Four brand new tires, an alignment job and tow to a local garage has cost one motorist more than $1,500 in repairs, after hitting what she described as an “unavoidable” pothole.
Karen Cole moved from Ontario to Halifax last month, and while making the more than 2,000-kilometre drive she hit a pothole along highway 102 near the Dunbrack Street overpass, which forced the driver to pull over and call for a tow-truck.
“I came upon two large, deep potholes,” said Cole. “I managed to get around one, but the other was in front of it. I had absolutely nowhere to go.”
The impact blew both driverside tires and damaged the front passenger side wheel as well, and threw off the cars alignment to the point she couldn’t even drive the car.
“I had extensive damage and had to get a tow truck,” she said.
“These potholes were so deep and so large that it blew the reinforced wall on the run-flat wheels and it also damaged my rims.”
Cole immediately filed a vehicle damage claim with the province of Nova Scotia and nearly 30 days later she received a letter in the mail saying her claim was denied because the pothole in question didn’t exceed the service standards for repair — which in this case is 14 days following report of the pothole.
“I was told by the claims officer that a report was put in at the end of May and so that shows you that almost a week went by and that pothole wasn’t fixed,” she said.

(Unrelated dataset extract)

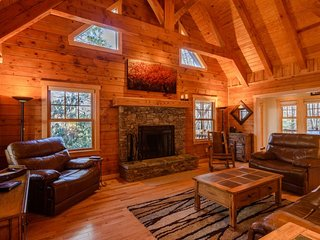 Cozy Cabin in the Woods on a Mountain Creek, Centrally-located close to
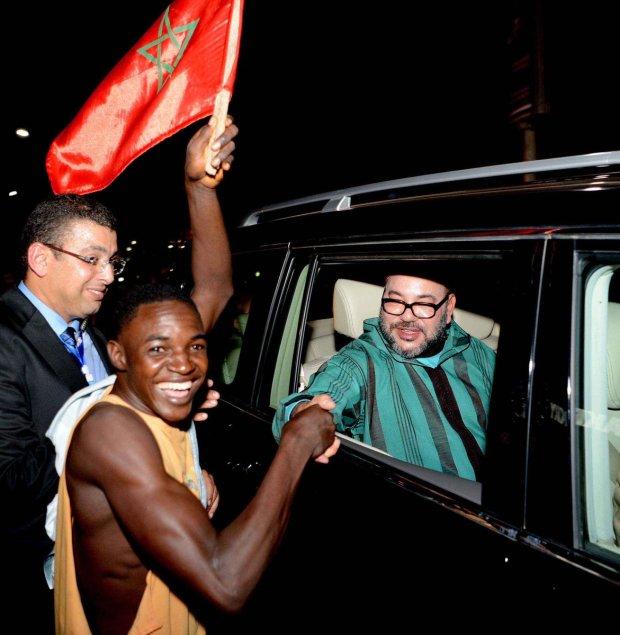 الملك في غينيا.. مباحثات واتفاقيات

Frustrated by the claim-denial, Cole said the pothole reporting process and repair protocol needs to change, and that the province is to blame.
Now that summer is here, it’s looking like this past winter and spring was an exceptional year for potholes.

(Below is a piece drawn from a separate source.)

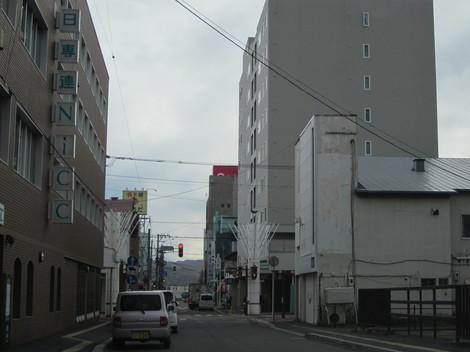 西2丁目・2番街・学園通り 006.JPG
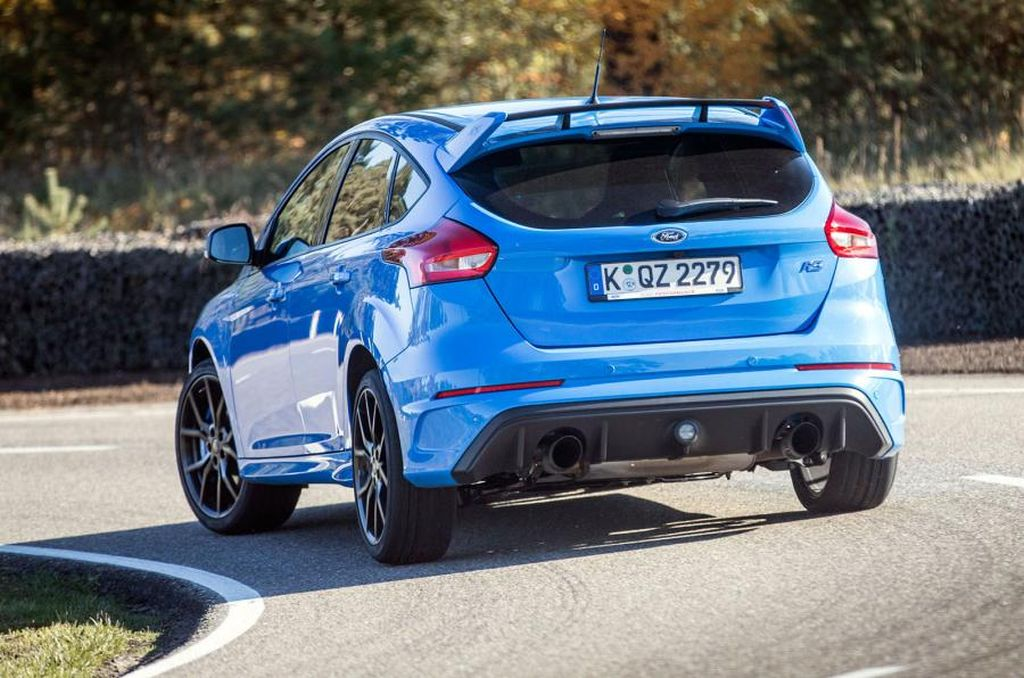 2016 Ford Focus RS by Autocar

Mark Peachey is the executive director with the Nova Scotia department of transportation. He said it appears the number of pothole reports were up compared to recent years due to the climate we live in.
“This particular winter that just passed and into the spring turned out to be an exceptional one, based on the number of freeze-thaw cycles we had and the temperature going above and below zero was significant this year,” said Peachey. “Which obviously exacerbates the number and speed with which we get our potholes being created.”

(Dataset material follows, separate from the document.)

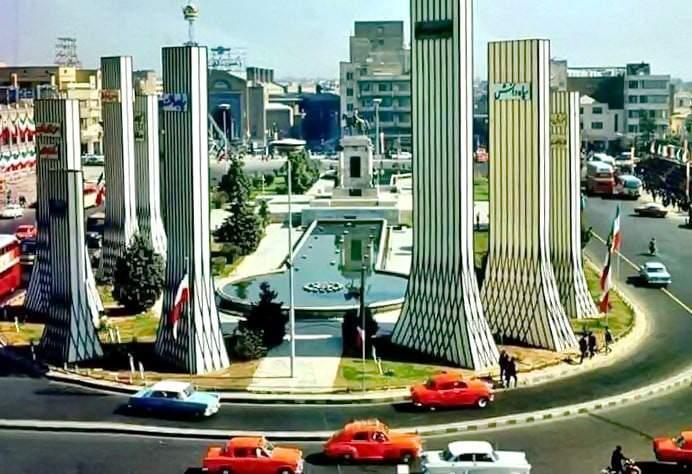 Tehran-Piazza di Arg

Potholes are not only part of the environment, but a way of doing business for those in the auto repair industry and Bill Campbell agrees, this year has been significant for potholes and so has been the damage on vehicles.
“This year it was a little bit worse, it seemed,” said Campbell who manages Cheapy Tire on Windmill Road in Dartmouth.
“The potholes it seemed were a little more deeper and more severe and uglier. But it’s a common thing here with the freeze and thaw cycles, you are going to have them,” he added.
As for Cole, she has just moved to Nova Scotia to find a job and said the whole pothole experience has been a bit of a rude welcoming.
“Tourism Nova Scotia’s slogan right now is, ‘Do More In Nova Scotia’, I could do a lot more in Nova Scotia if I had fifteen hundred dollars in my pocket.”